### PAGE EXTRACT
+-------+
That means the attacker would need the device to ever get at the password in the first place. Then they'd need to be able to break into the device. The latter you can argue is easy or hard, depending on perspective, but they'd need both your faceprint or fingerprint, and a reliable way to replicate it that can fool the reader.
If your fingerprint or faceprint leaks to the world. The attacker would still need your physical device, and would still need to find a way to fool the physical reader with a replica of your faceprint or fingerprint.
First of all, like the other commenter said, these days biometrics are rarely used as a key itself (which is how they are often portrayed in old movies). Instead, they are used as a method to gain access to the key. This is quite literally the case with some biometric Yubikeys - the key is the Yubikey, but to get it to work it needs your biometrics. Are you saying it would be better to have a key with no access control at all? Or one with a passcode (just watch the linked WSJ article from TFA - the guy was able to steal data from phones with passcodes, but biometrics would have made that attack vector much more difficult). Phones work pretty much the same way, perhaps the downside being that people often don't consider their phones as something that needs the same level of guarding as an actual key.
+-------+
### PROBLEMS AND TASKS
a: From the biometrics comment, list each thing its first paragraph says an attacker would need.
b: Go on with the biometrics comment, starting after its final sentence.

### DATASET EXCERPT
+-------+
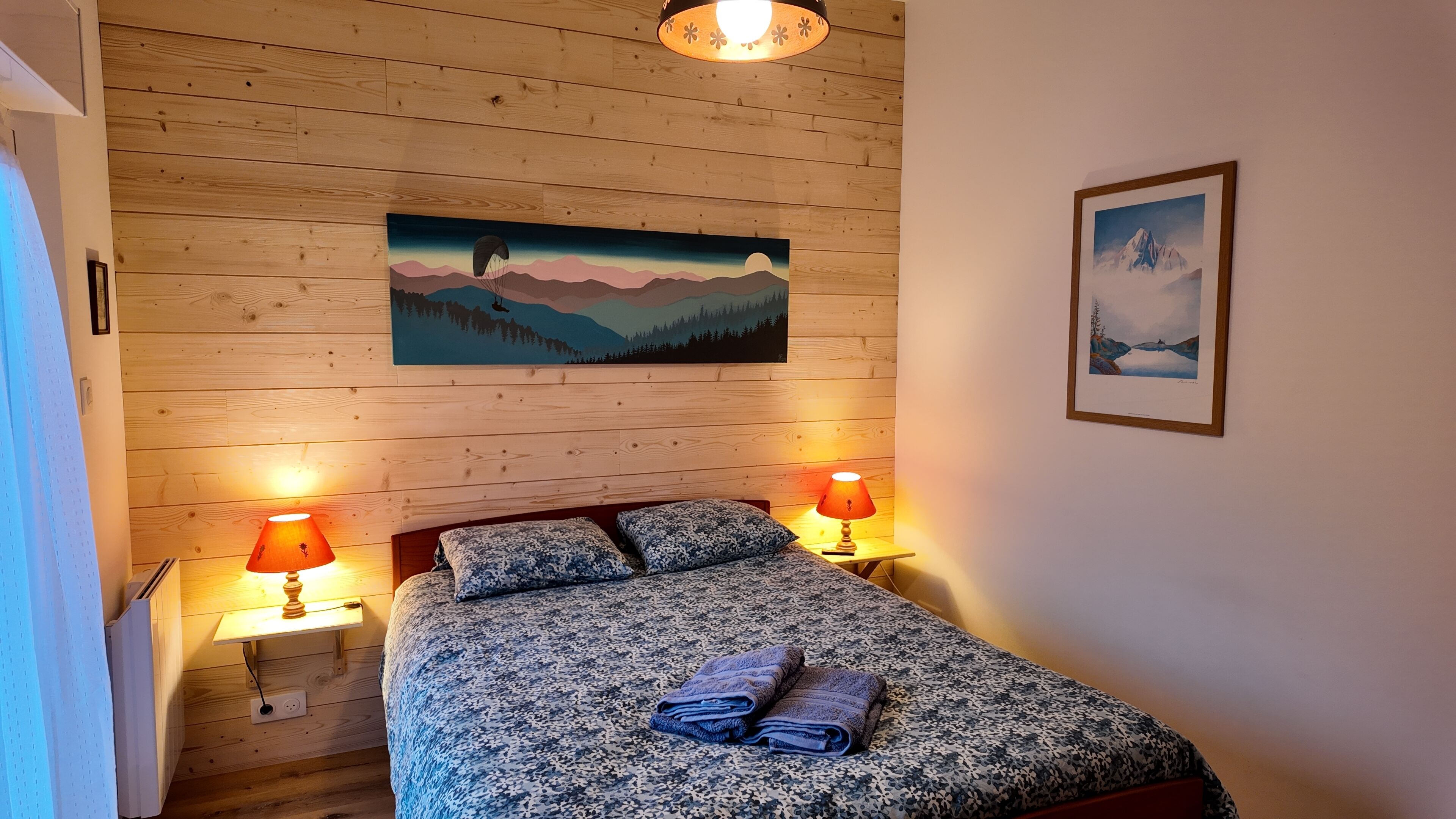 Une chambre avec un plafond en bois, un lit recouvert d’une couvre-lit à motifs, deux lampes de chevet et deux tableaux encadrés accrochés au mur.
+-------+
### ANSWERS TO THE PROBLEMS
a:
- The device
- A way to break into the device
- Your faceprint or fingerprint
- A reliable way to replicate it that can fool the reader

b:
And just as importantly, what these kinds of YouTube videos often miss is the old adage "I don't need to outrun the bear - I just need to outrun you." That is, unless you are a particularly high-value target (and you would know if you are), any security that makes you much more difficult to hack than the person using Princess123 as their password means thieves give up and go to the easier target first.
It's a bit of an aside but your disclaimer intrigued me - YouTube is extraordinarily useful and the popular belief is that it is, I'm not sure at all it's anywhere near a popular belief otherwise. It's like defending a television recommendation to watch How It's Made on the basis that there are also less informative shows broadcast on the same medium.
The article starts with this description of 2FA:
> an electronic authentication method in which a user is granted access to a website or application only after successfully presenting two or more distinct types of evidence (or factors) to an authentication mechanism.
and concludes with (emphasis mine):
> For the average user, the smartphone has become a single point of failure, where the theft of one device and one piece of knowledge (the passcode) can lead to total financial compromise.
Looks like 2FA to me, not 1FA.
Furthermore, these days I enter the passcode on my phone very rarely (Android requires it after restarting the device or after some amount of time) - normally I use biometric authentication.
The linked WSJ article is a bit hyperbolic and typical journalism overreach by calling it an Apple "security vulnerability", which is bullshit IMO. If you watch the interview with the guy in jail, the main method by which he got people's security code is he asked them. That is, he would tell people he had drugs to sell them and wanted to give them info, so he would get their phone and ask them for their code to unlock it.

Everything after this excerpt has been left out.